INSTRUCTION: Quote the line containing "Sort the items" and all lines that follow it in the listing below, exactly as written.

RECORDS SUPPLIED:
════════════════

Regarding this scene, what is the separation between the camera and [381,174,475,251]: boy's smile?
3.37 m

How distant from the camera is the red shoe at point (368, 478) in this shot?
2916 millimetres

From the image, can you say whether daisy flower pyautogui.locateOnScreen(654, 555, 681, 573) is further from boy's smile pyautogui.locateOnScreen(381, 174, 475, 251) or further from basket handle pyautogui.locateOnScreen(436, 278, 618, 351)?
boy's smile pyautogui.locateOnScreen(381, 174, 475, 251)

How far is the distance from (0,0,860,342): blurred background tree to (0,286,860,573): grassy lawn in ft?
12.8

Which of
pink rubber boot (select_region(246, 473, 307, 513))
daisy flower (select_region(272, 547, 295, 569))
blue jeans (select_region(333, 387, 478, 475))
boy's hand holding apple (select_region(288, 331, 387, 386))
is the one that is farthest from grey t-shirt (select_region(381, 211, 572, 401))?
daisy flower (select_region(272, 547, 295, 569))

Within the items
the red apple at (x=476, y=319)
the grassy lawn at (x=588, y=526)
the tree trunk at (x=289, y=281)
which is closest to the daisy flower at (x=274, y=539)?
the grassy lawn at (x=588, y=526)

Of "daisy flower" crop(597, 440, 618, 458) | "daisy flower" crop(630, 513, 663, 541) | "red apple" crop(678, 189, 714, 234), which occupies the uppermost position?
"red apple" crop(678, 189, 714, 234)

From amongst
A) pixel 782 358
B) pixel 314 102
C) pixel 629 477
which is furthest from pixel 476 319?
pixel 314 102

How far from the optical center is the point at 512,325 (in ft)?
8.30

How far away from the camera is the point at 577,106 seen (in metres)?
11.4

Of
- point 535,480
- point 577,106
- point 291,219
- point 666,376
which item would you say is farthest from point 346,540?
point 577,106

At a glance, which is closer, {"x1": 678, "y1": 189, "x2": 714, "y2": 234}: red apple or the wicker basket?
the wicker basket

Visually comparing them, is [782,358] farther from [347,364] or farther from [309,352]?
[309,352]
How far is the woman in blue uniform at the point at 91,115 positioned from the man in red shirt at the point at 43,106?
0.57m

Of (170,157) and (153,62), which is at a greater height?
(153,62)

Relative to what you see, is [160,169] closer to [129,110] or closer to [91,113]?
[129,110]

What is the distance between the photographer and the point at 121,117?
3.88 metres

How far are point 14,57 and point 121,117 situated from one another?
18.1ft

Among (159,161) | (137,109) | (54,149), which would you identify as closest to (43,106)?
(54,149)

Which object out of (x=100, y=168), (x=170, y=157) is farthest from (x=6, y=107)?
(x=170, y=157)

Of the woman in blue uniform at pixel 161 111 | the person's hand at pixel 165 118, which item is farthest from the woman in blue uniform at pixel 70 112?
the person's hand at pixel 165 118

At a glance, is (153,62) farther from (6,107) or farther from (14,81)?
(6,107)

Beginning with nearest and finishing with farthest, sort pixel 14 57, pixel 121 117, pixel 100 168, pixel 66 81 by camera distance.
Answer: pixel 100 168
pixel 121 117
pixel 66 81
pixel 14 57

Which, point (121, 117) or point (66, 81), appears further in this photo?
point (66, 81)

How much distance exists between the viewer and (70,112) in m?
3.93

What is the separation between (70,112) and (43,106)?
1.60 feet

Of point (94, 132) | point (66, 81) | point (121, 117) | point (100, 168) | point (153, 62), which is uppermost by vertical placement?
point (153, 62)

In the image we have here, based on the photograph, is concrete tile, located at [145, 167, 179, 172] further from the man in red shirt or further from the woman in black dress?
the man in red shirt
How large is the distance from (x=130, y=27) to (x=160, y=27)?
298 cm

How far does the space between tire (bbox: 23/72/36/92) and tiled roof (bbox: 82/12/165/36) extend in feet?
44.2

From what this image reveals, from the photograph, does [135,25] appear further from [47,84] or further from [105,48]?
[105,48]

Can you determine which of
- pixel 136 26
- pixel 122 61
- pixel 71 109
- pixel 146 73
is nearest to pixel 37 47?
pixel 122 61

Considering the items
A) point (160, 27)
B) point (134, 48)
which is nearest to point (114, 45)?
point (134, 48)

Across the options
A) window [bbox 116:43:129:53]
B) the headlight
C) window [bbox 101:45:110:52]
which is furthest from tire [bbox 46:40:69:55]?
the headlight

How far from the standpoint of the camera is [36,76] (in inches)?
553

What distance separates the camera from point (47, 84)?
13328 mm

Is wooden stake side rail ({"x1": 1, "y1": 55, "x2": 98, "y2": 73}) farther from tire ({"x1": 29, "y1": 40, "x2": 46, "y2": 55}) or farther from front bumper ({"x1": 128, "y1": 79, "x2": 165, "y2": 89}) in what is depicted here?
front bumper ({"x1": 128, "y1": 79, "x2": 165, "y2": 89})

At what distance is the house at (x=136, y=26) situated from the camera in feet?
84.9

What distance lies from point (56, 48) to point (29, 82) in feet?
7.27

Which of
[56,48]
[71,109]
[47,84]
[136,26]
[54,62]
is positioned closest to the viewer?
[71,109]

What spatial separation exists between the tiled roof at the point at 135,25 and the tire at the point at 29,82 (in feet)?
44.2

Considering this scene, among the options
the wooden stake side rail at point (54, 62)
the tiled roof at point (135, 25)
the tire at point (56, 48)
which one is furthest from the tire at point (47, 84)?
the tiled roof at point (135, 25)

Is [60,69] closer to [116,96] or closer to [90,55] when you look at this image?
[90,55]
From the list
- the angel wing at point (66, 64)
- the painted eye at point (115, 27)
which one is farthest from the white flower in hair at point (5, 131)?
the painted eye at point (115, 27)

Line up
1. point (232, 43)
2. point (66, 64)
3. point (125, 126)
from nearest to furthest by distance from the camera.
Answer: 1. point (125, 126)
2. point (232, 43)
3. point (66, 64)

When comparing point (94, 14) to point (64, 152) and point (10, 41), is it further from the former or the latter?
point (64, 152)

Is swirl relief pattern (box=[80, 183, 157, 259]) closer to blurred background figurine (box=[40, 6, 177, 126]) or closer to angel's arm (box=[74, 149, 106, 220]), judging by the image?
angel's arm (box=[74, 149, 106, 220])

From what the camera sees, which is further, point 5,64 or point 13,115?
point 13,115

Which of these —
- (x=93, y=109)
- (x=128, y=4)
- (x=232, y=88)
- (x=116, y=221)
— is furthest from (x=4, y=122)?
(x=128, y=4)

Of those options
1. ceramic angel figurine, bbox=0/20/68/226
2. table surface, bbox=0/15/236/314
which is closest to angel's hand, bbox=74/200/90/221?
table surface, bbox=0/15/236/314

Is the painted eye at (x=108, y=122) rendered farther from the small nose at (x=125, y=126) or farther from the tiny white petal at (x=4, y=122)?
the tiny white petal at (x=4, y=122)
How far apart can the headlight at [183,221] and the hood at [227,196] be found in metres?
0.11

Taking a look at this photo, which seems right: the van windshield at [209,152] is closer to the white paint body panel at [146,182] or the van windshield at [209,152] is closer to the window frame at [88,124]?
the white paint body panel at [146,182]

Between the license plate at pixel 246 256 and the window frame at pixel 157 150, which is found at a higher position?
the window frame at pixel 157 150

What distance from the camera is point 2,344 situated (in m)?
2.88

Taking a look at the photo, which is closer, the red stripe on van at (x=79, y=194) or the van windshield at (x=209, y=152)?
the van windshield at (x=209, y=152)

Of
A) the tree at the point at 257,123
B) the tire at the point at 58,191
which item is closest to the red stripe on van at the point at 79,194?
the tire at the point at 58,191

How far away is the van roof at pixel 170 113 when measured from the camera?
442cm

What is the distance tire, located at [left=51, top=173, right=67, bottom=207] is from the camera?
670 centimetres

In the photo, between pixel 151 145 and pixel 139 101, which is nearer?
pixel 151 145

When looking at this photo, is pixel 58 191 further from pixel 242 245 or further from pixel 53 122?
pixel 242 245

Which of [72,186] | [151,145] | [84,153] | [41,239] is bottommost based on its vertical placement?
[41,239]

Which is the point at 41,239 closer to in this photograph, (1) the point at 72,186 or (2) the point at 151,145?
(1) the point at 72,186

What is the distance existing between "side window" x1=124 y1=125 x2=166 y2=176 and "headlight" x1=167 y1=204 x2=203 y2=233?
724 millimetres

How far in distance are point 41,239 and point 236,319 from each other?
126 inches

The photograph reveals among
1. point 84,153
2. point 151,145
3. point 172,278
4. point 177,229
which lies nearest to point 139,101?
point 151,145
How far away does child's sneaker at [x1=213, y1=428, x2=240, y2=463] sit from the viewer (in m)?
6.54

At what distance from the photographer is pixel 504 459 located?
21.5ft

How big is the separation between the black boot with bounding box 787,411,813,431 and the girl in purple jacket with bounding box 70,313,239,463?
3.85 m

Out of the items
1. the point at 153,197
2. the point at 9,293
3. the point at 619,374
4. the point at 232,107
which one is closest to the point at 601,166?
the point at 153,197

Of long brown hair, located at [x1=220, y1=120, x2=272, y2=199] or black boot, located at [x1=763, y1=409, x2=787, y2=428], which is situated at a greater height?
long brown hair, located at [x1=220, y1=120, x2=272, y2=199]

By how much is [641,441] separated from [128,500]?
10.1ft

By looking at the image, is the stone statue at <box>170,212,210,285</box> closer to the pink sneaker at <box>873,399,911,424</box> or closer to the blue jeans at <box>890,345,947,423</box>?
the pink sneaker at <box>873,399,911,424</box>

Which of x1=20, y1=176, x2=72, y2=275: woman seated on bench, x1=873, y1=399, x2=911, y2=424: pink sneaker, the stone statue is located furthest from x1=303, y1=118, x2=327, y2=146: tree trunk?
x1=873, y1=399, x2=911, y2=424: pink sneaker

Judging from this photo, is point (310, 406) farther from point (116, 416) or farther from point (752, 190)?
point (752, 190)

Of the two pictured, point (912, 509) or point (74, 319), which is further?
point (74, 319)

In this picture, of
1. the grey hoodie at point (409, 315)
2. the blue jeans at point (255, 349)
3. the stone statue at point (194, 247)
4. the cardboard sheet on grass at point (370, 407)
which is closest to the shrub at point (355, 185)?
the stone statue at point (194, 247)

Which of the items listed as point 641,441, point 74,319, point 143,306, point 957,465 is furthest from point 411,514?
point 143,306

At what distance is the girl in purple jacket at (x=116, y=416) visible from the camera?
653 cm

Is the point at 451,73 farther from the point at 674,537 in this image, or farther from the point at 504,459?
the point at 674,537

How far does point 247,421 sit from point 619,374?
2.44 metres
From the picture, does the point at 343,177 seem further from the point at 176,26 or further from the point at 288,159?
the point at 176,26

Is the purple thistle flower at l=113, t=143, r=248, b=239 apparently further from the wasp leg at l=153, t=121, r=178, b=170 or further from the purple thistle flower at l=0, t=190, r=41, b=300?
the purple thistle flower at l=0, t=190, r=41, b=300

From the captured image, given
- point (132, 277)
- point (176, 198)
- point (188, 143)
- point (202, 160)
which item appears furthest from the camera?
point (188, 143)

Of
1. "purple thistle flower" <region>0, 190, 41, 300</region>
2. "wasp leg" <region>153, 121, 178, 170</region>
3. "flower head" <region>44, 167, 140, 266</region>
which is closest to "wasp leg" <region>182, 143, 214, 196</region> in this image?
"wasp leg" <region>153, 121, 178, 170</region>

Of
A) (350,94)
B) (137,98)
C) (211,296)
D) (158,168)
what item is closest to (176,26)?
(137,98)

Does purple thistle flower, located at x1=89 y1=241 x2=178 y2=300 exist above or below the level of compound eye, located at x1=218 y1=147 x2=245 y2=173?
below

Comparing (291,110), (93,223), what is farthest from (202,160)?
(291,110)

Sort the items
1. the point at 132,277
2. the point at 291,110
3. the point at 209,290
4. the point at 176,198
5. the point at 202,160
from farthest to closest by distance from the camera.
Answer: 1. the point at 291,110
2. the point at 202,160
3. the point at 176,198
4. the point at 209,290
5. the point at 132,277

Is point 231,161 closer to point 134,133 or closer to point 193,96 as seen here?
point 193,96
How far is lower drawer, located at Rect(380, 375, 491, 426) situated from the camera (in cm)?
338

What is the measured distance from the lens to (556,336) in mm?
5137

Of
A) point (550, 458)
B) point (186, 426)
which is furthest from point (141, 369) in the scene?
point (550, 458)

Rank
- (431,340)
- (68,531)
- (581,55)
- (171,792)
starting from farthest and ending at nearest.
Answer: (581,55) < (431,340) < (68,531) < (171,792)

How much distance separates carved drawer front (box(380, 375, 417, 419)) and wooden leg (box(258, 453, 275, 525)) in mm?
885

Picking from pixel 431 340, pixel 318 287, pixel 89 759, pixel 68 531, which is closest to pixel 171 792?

════════════════

TASK ANSWER:
Sort the items
1. the point at 132,277
2. the point at 291,110
3. the point at 209,290
4. the point at 176,198
5. the point at 202,160
from farthest to closest by distance from the camera.
Answer: 1. the point at 291,110
2. the point at 202,160
3. the point at 176,198
4. the point at 209,290
5. the point at 132,277

Is point 231,161 closer to point 134,133 or closer to point 193,96 as seen here?
point 193,96
How far is lower drawer, located at Rect(380, 375, 491, 426) situated from the camera (in cm)?
338

What is the measured distance from the lens to (556,336) in mm?
5137

Of
A) point (550, 458)
B) point (186, 426)
which is furthest from point (141, 369) in the scene?
point (550, 458)

Rank
- (431,340)
- (68,531)
- (581,55)
- (171,792)
starting from farthest and ending at nearest.
Answer: (581,55) < (431,340) < (68,531) < (171,792)

How much distance separates carved drawer front (box(380, 375, 417, 419)) and wooden leg (box(258, 453, 275, 525)) in mm?
885

Picking from pixel 431 340, pixel 318 287, pixel 89 759, pixel 68 531, which is closest to pixel 171 792?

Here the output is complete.